Where did you grow up? I grew up in Pleasant Hill, California, in the East Bay.

When did you become a Buddhist and why? In my mid-20s I had a life-altering experience associated with alcohol abuse that led me to begin my Buddhist practice at the Tassajara Zen Mountain Center. Before then, in high school, two books that influenced my interest in Buddhism were Alan Watts’s The Book: On the Taboo Against Knowing Who You Are and Siddhartha by Hermann Hesse.

Is your family Buddhist? No, but when I was growing up we went to many different Christian churches, and my time spent sitting with the Quakers helped lead me to Zen. Later, my mother came to Buddhism through the Berkeley Zen Center.

What’s your favorite breakfast on retreat? Brown rice cream, sesame soybeans, and hijiki with carrots. Once, during oryoki breakfast in the Tassajara zendo, I unwittingly took a heaping serving of kimchi, which I couldn’t possibly finish. I wrapped it in a cloth and put it in my robe sleeve before ceremonially burying it in the garden that evening—so that’s what those big sleeves are for!

What’s your daily practice? Sitting, chanting, walking meditation, and working with others in recovery.

Favorite aphorism? “To have faith means to believe that one is already inherently in The Way, and not lost, deluded, or upside down, and no increase and no decrease, and no mistake.” –Eihei Dogen Zenji

Favorite album? Mozart’s Requiem.

Favorite cartoon? Anything by Alison Bechdel.

What’s the longest you’ve gone without meditating? How do you get back on track? I feel that since I began, I’ve meditated in some form every day.

Longest retreat? We do three-month retreats at Tassajara, in the Los Padres wilderness. Our days consisted of sitting and sesshins, from 4:30 a.m. until 10 p.m., in that mountain valley, with the sound of creek chatter and birdsong.

Book on your nightstand? The Copenhagen Trilogy by Tove Ditlevsen.

What do you like to do in your free time? Suzuki Roshi smiled at the notion that we have “free time.” He taught that there is just practice, moment after moment.

Who is your teacher? Eijun Linda Cutts, who I feel boundless gratitude for.

What non-Buddhist do you look to for guidance? The fellowship that we find in the rooms of recovery.
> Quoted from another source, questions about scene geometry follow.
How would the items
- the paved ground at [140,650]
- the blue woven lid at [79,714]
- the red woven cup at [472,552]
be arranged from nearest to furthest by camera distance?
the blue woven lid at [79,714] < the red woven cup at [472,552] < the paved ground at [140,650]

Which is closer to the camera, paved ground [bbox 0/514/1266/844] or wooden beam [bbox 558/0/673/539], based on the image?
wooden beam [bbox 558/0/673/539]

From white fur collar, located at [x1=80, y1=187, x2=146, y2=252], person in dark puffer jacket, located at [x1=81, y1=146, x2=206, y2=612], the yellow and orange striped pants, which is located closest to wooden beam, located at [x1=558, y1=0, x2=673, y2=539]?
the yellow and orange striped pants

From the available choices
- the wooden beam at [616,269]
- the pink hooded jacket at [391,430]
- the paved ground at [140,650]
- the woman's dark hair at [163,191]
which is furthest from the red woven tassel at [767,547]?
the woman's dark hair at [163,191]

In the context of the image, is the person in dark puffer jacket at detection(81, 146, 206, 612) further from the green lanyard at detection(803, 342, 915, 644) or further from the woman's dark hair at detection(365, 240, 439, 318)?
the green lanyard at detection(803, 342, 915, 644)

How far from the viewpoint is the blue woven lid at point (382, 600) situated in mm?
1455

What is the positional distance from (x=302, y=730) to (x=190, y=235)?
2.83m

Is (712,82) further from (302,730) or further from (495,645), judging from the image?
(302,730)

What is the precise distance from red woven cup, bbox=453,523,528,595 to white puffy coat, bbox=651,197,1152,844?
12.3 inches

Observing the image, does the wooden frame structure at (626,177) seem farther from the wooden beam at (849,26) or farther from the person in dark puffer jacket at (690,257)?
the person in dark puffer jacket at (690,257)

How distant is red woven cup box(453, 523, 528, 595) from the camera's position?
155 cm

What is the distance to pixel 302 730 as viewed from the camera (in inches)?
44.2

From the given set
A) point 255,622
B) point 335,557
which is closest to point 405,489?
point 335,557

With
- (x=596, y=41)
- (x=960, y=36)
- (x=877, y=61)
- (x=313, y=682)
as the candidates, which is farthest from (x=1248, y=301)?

Coffee or tea? I keep buying tea, but I keep drinking coffee.

Favorite subject in school? Drama.

What was your first job? Babysitting—50 cents an hour, taking care of three children.

Most used emoji? ❤️

Why did you want to give a dharma talk on Zen and recovery for Tricycle? When I began to teach, the thing I most wanted to do was to share with other suffering beings the intersection of recovery from addiction and the practices of Buddhism. This teaching, “The Eight Awarenesses of the Awakened Being,” is a beautiful realization of that congruence.

What Buddhist book has had a significant impact on your practice? Zen Mind, Beginner’s Mind, by Shunryu Suzuki Roshi, has guided my practice since I first began. Famously, Shunryu writes, “In the beginner’s mind, there are many possibilities, but in the expert’s, there are few.” To continue to be always beginning—to be a beginner, in practice and recovery—has been a most important teaching to me. Though Suzuki Roshi had died by the time I came to Zen Center, I feel closeness to him through his writing in this book and the practice of his students.